* Page excerpt:

This illustration shows a stage in the predicted merger between our Milky Way galaxy and the neighboring Andromeda galaxy, as it will unfold over the next several billion years. In this image, representing Earth's night sky in 3.75 billion years, Andromeda (left) fills the field of view and begins to distort the Milky Way with tidal pull. (Credit: NASA; ESA; Z. Levay and R. van der Marel, STScI; T. Hallas; and A. Mellinger)

Astronomers have known for years that our Milky Way and its closest neighbor, the Andromeda galaxy, (a.k.a M31) are being pulled together in a gravitational dance, but no one was sure whether the galaxies would collide head-on or glide past one another. Precise measurements from the Hubble Space Telescope have now confirmed that the two galaxies are indeed on a collision course, headed straight for a colossal cosmic collision.

No need to panic for the moment, as this is not going to happen for another four billion years. And while astronomers say it is likely the Sun will be flung into a different region of our galaxy, Earth and the solar system will probably just go along for the ride and are in no danger of being destroyed.

“In the ‘worst-case-scenario’ simulation, M31 slams into the Milky Way head-on and the stars are all scattered into different orbits,” said team member Gurtina Besla of Columbia University in New York, N.Y. “The stellar populations of both galaxies are jostled, and the Milky Way loses its flattened pancake shape with most of the stars on nearly circular orbits. The galaxies’ cores merge, and the stars settle into randomized orbits to create an elliptical-shaped galaxy.”

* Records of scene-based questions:
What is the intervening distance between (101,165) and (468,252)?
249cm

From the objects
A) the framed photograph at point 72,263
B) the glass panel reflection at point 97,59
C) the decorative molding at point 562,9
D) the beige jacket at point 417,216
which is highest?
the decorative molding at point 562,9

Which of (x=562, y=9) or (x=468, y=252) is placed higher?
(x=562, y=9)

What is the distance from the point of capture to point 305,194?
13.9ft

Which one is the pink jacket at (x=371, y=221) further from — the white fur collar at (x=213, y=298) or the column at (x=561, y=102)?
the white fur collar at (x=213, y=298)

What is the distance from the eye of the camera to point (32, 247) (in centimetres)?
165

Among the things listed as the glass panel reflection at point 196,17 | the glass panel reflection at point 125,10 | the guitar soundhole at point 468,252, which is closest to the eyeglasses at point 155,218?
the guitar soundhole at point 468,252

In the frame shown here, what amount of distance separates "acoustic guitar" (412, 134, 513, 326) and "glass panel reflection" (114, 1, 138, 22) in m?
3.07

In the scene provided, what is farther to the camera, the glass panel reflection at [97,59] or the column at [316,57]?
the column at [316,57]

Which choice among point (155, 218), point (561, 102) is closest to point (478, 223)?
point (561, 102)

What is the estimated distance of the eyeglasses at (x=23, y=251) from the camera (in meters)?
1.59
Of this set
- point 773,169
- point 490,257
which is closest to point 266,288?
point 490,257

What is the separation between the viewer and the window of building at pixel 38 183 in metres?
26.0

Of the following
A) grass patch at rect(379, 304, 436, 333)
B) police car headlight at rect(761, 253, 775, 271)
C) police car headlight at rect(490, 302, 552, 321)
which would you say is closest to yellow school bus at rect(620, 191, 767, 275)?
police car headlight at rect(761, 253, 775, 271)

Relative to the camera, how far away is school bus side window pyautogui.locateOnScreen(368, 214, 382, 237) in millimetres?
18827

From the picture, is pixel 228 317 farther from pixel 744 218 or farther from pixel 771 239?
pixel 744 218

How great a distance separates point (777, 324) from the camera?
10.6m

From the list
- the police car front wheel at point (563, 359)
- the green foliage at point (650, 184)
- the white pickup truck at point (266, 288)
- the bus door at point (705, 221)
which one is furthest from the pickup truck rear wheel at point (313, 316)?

* Requests:
1) In the galaxy merger text, how long from now will the Milky Way and Andromeda collide?
2) Render this sentence from the galaxy merger text in Spanish: "Precise measurements from the Hubble Space Telescope have now confirmed that the two galaxies are indeed on a collision course, headed straight for a colossal cosmic collision."
3) Carry on the galaxy merger text, picking up right after its final sentence.

* Answers to the tasks:
1) Not for another four billion years.

2) Mediciones precisas del telescopio espacial Hubble han confirmado ahora que las dos galaxias están, en efecto, en curso de colisión, rumbo directo a un colosal choque cósmico.

3)
The simulations Besla was talking about came from precise measurements by Hubble, painstakingly determining the motion of Andromeda, looking particularly at the sideways motion of M31, which until now has not been able to be done.

“This was accomplished by repeatedly observing select regions of the galaxy over a five- to seven-year period,” said Jay Anderson of STScI.

Right now, M31 is 2.5 million light-years away, but it is inexorably falling toward the Milky Way under the mutual pull of gravity between the two galaxies and the invisible dark matter that surrounds them both.

Of course, the collision is not like a head-on between two cars that takes place in an instant. Hubble data show that it will take an additional two billion years after the encounter for the interacting galaxies to completely merge under the tug of gravity and reshape into a single elliptical galaxy similar to the kind commonly seen in the local universe.

Astronomers said the stars inside each galaxy are so far apart that they will not collide with other stars during the encounter. However, the stars will be thrown into different orbits around the new galactic center. Simulations show that our solar system will probably be tossed much farther from the galactic core than it is today.

There’s also the complication of M31’s small companion, the Triangulum galaxy, M33. This galaxy will join in the collision and perhaps later merge with the M31/Milky Way pair. There is a small chance that M33 will hit the Milky Way first.

The astronomers working on this project said that they were able to make the precise measurements because of the upgraded cameras on Hubble, installed during the final servicing mission. This gave astronomers a long enough time baseline to make the critical measurements needed to nail down M31’s motion.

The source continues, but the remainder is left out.